読解文:
»»

所員A「所長……大丈夫なのかあんな調子で」
所員B「体だけはサイボーグだからちょっとしたことには耐えられるだろうが」
所員A「バリアを張って移動するんだ。もしも所長に万一のことがあったら、俺たちも突っ込んでいくんだ」
所員B「了解」

剣造「シロー……待っててくれ」

 けなげな所員達にテラモエス。科学要塞研究所はバリアを張ったまま海の上を自由に移動できるから……。
 火山島で苦戦する剣造。ミサイルは壊せても戦闘獣相手ではどうにもならない。シローはロボットジュニアごと火山島のマグマの中。ボスボロットとビューナスAがシローを救助。
 研究所は火山島に向かって移動中。
 どうにかシローを救助することに成功。

剣造「シロー、大丈夫か」
シロー「うん」
剣造「勝手にこんな所へ来てしまって、かえって迷惑がかかるってことを考えないのか。私はお前をそんな風に教育した覚えはない」
シロー「だって、僕も一人前になってみんなの仲間に入れて貰いたいんだよ」
剣造「ばかもの!そんなちっぽけな気持ちでどうするんだ。さみしいとか悲しいとか、そんな自分だけの気持ちで行動するのではなく、もっと大きな目的に向かって進まなくてはいけない。そのためには辛いこともあるだろう。だが、じっと耐えなくてはいけない。私の言うことがわかるか、シロー」

««

提供された記録:
»»

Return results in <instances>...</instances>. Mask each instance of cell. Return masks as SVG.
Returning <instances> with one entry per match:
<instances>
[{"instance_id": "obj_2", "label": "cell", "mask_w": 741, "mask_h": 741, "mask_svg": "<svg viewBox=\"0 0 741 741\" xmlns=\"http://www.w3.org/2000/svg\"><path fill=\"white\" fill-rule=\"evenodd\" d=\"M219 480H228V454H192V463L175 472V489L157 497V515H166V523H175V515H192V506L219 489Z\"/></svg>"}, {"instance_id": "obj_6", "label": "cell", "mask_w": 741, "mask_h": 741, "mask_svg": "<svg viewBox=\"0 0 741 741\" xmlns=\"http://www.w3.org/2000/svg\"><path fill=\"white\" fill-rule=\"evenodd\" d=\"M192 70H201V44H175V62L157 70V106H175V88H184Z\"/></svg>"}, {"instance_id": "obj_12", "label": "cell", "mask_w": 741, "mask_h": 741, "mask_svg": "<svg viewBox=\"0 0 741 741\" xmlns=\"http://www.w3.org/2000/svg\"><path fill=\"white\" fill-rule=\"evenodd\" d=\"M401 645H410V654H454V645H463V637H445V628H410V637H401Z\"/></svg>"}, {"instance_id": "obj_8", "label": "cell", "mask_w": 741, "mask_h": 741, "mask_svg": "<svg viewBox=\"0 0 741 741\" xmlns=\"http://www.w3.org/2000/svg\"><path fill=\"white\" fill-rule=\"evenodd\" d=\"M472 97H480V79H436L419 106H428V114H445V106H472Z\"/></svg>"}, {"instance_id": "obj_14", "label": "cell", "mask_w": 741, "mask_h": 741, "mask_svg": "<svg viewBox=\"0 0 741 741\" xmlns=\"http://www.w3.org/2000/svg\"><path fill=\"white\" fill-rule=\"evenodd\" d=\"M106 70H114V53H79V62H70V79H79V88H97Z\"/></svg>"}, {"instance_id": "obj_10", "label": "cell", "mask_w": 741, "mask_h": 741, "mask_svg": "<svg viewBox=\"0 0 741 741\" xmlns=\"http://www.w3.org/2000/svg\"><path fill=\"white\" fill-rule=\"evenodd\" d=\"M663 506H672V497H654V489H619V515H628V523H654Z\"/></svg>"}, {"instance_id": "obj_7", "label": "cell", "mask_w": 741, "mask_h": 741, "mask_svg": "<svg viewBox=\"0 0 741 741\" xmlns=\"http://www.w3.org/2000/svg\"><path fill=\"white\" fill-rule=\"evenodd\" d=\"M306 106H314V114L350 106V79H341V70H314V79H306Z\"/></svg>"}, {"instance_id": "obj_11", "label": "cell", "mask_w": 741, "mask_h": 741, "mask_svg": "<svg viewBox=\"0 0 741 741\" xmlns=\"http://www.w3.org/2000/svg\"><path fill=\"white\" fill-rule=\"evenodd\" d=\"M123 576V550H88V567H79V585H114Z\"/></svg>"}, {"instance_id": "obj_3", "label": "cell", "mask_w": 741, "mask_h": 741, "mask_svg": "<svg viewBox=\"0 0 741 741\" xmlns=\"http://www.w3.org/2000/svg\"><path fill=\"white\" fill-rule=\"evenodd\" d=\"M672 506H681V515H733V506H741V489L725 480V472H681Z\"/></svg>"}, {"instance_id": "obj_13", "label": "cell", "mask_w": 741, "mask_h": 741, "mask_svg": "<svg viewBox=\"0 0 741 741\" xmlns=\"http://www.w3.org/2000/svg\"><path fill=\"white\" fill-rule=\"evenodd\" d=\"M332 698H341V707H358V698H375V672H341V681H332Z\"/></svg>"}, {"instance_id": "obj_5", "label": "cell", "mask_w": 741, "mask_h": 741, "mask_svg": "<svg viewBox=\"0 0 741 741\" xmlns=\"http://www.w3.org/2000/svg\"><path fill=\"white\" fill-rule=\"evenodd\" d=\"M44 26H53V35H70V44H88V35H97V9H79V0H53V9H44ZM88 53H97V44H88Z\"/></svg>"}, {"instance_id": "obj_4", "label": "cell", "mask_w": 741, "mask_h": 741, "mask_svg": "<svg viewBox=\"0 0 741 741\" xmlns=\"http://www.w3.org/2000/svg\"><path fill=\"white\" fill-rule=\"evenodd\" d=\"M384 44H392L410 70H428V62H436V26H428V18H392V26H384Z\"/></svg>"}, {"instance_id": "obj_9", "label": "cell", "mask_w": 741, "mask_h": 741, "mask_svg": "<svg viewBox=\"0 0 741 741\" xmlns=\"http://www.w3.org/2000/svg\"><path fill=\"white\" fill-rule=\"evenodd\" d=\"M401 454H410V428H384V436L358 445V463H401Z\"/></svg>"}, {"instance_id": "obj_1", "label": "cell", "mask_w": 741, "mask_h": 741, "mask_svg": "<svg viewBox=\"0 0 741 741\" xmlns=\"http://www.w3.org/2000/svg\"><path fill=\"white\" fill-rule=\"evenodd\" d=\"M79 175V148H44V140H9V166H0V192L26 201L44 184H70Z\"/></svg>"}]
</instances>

««

演習の構成:
1/ 読解文の次の一文を英語に訳しなさい。「ミサイルは壊せても戦闘獣相手ではどうにもならない。」
2/ 記録の中から、文字列「instances」を含む行をすべて抜き出しなさい。

各課題の解答:
1/ He can destroy the missiles, but against a battle beast there is nothing he can do.

2/
Return results in <instances>...</instances>. Mask each instance of cell. Return masks as SVG.
Returning <instances> with one entry per match:
<instances>
</instances>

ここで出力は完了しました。